Au cours de la période qui a suivi l'accroissement de l'insécurité routière des mois précédant l'élection présidentielle de 2007 (cette évolution est constante depuis l'élection de 1988 et malgré l'abandon de cette pratique), la décroissance s'est poursuivie sur un rythme plus lent, aboutissant à un très bon résultat proche de 4 000 tués en 2010. Après un accroissement de la mortalité pendant les 4 premiers mois de 2011 après la dégradation de la dissuasion par le permis à points produite par la loi LOPPSI2 (possibilité de faire un stage de récupération de points tous les ans au lieu de tous les deux ans) la mortalité s'est à nouveau réduite et le bilan a été pratiquement identique à celui de l'année précédente (3963 au lieu de 3992 .
L’Europe
Le nombre des tués avoisine 31 000 pour l’Union Européenne. Les résultats sont très contrastés d’un pays à l’autre et il est parfois réducteur de comparer les résultats de l’insécurité routière dans les pays industrialisés. Même si les niveaux de vie et de motorisation sont proches, les géographies physiques et humaines sont très différentes et elles influencent les résultats, comme les particularités culturelles. Le taux le plus important pour une population est le nombre de tués par accident de la circulation rapportés à un million d’habitants. Il reflète le risque réel pour un habitant de mourir dans un accident de la route. Savoir que le risque encouru par véhicule ou par kilomètre parcouru est meilleur ou pire que le pays voisin n'a qu'un intérêt limité pour celui qui tient d'abord à sa vie. Il est à l'opposé important pour organiser des politiques de transport, évaluer la qualité d'infrastructures particulières ou le rôle de la densité de circulation dans la mortalité au kilomètre parcouru.

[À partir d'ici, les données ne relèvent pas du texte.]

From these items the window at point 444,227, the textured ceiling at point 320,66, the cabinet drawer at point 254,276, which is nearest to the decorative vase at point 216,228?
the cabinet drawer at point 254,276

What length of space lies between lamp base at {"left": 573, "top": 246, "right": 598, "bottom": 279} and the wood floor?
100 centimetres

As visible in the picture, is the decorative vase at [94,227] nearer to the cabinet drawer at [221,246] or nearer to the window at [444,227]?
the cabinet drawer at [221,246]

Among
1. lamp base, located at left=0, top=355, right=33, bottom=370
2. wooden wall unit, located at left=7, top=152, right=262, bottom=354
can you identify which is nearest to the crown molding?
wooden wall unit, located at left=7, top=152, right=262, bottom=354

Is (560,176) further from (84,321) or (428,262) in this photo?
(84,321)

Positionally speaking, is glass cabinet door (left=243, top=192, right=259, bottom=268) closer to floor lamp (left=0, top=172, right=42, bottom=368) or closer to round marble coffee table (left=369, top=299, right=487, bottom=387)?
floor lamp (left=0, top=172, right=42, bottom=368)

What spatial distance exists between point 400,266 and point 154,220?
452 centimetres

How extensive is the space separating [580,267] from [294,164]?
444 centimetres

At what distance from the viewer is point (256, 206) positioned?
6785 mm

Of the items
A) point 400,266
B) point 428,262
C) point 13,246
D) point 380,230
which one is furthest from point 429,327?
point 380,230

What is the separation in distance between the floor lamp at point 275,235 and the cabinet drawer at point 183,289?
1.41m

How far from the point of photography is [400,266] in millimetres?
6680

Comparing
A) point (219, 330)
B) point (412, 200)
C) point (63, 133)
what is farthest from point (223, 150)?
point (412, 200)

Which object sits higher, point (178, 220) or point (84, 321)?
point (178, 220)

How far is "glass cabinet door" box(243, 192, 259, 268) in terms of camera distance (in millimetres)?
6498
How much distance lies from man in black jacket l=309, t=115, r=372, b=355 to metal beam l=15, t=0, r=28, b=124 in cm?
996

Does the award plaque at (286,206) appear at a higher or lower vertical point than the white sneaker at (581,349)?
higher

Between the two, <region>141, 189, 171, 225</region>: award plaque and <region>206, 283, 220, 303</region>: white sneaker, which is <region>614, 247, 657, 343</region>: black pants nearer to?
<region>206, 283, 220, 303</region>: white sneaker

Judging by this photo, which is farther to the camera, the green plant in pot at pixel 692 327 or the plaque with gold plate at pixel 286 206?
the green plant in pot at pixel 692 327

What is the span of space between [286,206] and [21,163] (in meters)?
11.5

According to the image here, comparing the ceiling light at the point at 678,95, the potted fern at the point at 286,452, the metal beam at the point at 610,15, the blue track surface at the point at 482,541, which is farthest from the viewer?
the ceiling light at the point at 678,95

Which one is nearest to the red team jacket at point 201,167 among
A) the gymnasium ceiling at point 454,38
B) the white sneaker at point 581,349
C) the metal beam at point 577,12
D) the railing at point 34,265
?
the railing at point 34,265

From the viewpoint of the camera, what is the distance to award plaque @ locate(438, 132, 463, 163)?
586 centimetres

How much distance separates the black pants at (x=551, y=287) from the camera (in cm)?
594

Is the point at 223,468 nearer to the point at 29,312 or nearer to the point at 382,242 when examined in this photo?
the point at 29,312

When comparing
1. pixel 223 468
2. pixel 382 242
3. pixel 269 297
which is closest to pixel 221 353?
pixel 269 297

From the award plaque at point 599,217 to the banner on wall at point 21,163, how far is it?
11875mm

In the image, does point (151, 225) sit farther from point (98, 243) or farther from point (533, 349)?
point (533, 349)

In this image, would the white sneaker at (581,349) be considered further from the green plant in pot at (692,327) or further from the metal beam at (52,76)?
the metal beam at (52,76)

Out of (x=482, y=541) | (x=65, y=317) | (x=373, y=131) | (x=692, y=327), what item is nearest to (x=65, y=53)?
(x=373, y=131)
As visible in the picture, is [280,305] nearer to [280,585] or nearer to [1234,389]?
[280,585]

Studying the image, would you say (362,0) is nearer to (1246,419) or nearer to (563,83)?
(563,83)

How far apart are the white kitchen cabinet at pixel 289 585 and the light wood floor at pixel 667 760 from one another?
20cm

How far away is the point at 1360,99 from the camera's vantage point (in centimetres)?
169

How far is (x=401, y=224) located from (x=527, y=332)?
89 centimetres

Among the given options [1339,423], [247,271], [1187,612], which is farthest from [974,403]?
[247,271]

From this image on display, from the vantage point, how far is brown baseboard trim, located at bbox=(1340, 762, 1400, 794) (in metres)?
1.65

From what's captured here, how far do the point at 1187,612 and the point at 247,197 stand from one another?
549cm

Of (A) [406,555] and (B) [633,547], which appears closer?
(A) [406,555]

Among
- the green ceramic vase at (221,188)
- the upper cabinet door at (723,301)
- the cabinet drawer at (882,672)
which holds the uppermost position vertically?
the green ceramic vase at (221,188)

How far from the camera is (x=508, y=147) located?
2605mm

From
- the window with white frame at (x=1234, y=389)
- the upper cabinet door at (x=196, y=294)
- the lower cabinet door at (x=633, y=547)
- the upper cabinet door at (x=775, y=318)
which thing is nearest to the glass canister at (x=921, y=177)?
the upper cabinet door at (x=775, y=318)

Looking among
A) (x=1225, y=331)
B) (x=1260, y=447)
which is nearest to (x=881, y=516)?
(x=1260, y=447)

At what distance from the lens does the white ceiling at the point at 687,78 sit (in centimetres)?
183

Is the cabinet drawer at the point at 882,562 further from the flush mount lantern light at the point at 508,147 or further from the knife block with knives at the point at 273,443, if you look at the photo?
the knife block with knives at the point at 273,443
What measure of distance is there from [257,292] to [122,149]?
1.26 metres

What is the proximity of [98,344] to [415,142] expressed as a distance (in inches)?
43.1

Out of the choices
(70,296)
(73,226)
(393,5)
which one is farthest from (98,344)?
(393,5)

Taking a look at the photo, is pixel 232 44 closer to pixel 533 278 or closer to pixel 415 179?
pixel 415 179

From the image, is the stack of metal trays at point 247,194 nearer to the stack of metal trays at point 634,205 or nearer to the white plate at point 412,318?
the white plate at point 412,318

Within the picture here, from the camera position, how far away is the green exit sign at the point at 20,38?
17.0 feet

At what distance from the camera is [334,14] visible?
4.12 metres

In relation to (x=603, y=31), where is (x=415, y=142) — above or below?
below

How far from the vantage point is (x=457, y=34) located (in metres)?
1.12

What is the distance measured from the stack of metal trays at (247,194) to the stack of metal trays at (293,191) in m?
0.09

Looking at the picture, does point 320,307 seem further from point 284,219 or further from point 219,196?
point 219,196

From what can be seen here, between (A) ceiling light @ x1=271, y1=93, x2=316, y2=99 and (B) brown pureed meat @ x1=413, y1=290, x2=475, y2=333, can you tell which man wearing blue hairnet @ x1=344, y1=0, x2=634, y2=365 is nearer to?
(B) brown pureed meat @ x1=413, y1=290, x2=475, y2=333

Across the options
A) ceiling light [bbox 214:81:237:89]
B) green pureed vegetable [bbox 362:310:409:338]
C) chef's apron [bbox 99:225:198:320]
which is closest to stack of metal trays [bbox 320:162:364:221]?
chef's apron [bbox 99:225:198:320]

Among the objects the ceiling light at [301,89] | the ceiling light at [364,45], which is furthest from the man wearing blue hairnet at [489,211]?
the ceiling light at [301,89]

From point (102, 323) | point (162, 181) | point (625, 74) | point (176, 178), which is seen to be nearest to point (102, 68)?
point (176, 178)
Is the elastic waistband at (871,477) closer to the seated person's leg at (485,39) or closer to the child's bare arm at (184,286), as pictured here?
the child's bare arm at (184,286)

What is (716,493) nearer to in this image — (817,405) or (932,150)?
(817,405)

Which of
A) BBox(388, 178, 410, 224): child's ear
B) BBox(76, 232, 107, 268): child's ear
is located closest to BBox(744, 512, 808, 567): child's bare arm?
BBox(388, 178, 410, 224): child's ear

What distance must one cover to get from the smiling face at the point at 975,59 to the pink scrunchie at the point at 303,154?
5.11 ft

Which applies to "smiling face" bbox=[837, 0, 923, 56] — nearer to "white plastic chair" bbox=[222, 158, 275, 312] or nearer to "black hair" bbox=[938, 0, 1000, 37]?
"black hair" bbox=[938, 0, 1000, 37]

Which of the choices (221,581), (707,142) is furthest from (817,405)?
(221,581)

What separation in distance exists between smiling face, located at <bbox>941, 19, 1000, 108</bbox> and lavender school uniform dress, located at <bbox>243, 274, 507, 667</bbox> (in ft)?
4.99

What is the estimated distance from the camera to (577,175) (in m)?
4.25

En Europe, les pays qui obtiennent les meilleurs résultats sont (tués par million d'habitants - année 2010) :
- La Suède : 28
- Le Royaume Uni : 31
- Les Pays Bas : 32
- La Suisse : 40,5
- L'Allemagne : 45
- le Danemark : 46
La France a considérablement amélioré sa situation au cours des cinq dernières années avec 64 tués par million d'habitants en 2010.
Les pays qui ont les plus mauvais résultats sont la Grèce (111 tués par million d'habitants), la Roumanie (111) et la Pologne (102). Cette situation n’est pas surprenante, elle est le fait de pays dans lesquels le développement de la circulation est un fait relativement récent et en évolution rapide, ce qui s’accompagne toujours d’un accroissement important de la mortalité routière. L’Espagne a connu ce phénomène et elle a su réagir rapidement avec une baisse très importante de son taux de mortalité par accident de la circulation et maintenant l'Espagne est à un niveau de risque nettement plus faible (54).